第98話

文字数 1,399文字

 血涙が頬を伝い、顎から滴を垂らす。次から次へと、それはとめどもなくなく溢れ流れ、麗しくも勇ましい戦女神の神像は汚されていった。何をそんなに嘆かれるのか。石像が涙を流すとは前代未聞の珍事であるため、皇帝クレメンスも大神官も立ち尽くすしかできない。

「いったい、どういう事なんだ」

 ようやくショック状態から立ち直ったらしいクレメンスは、傍らに控える大神官に問うたが彼もまた原因が判らないので首を横に振るしかできない。足元に溜まった真っ赤な水溜まりに指を浸すと、それは紛れもない血であった。

「我が守護神、アシオー女神像よ。何を嘆かれますか?」

 呟くように物言わぬ神像に問いかけたとき、まるでその疑問に答えるかのように使者が飛び込んできた。先刻ハインリヒの屋敷から皇宮へ行き、クレメンスは大神殿だと聞かされた使者は息も絶え絶えになりながら申し上げます、と声を振り絞った。

「何事だ」

 近衛師団団長のマクシミリアンが、クレメンスに代わり問う。使者は大きく息を吸い込むと、ハインリヒがスケルトンを召喚し謀反を企て皇宮に向かっていると伝えた。

「皇宮には身重のイザベラが居る。マックス、大神官!」
「はっ」
「大至急戻る。馬を」

 言いかけたところで皇宮から遣わされた別の使者が、ベルンハルトの前に来ると膝をついた。

「申し上げます。謀反人の軍勢は現在皇宮へ至る大通りにて、一個大隊と対峙。皇后陛下がプラテリーア公爵閣下以下数名を引き連れ、出陣したそうでございます」
「イザベラが?」
「皇后陛下が」

 クレメンスもマクシミリアンも絶句した。大神官に至っては思わず天を仰ぎ、御子様がと呟いた。

「皇后の性格を考えれば無理はない。よし急ぎ軍備を整え、わたしたちも合流する。マックス、大神官。そなたたちもついてまいれ」
「ははっ」

 マクシミリアンは今動ける近衛師団団を総動員して、皇宮の警護と自分について戦場に出る隊を素早く決めた。大神官も神殿に数人の女性神官を残し、男性の神官たちに武装させ皇帝と共に出陣することを命じる。

「行くぞ!」

 クレメンスの号令が響き、帝国軍とスケルトン軍団が交戦しているであろう場所へ向かった。血の臭いで噎せ返りそうになる。

 骨が砕ける音と肉が斬り裂かれる音。金属がぶつかり合う音、怒号が飛び交う阿鼻叫喚の地獄絵図とは、戦場のことを指し示すのだろう。スケルトン軍団は命令通り手向かう兵士たちを容赦なく斬り伏せ、人間たちも棍棒や戦斧といった打撃系の武器で、弱点である頭部を粉々に砕く。

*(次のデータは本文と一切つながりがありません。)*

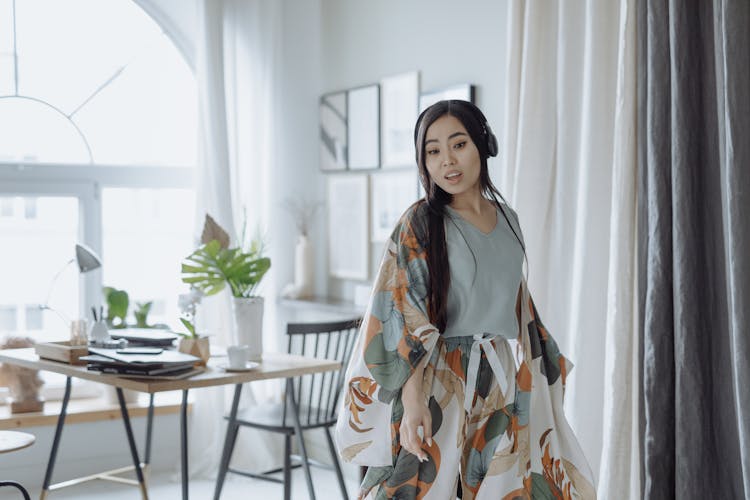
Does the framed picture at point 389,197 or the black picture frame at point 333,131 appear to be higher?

 イザベラは弟やオスティ大将、エリーゼやメリッサ宮廷魔術士といった側近たちに護られながら、激を飛ばしていた。神官たちもアンデッドに有効な退魔呪文(ターン・アンデッド)を唱え、聖なる光で魔族を魔界に送り返していく。

「イザベラを殺せ、惨殺しろ!」

 黒き衣を身に纏ったハインリヒは、憎悪のこもった声で叫んだ。その命令は確実にアンデッドたちに浸透し、イザベラ目がけて進軍する。

「皇后陛下をお守りしろ」

 クヴァンツ大将が声高に命令を下す。

 彼とて皇后が懐妊しているのに戦場に来た時は
「なんという無茶なことを」
 と思ったが、かつて皇帝の指令で彼女を生け捕りにしようとしたことのある彼は、皇后の軍人としての──指揮官としての能力の高さに瞠目した。

 もはや戦場で剣を交えることはできなくなってしまったが、やはり姫将軍、戦乙女と称された皇后と戦ってみたかったと思った。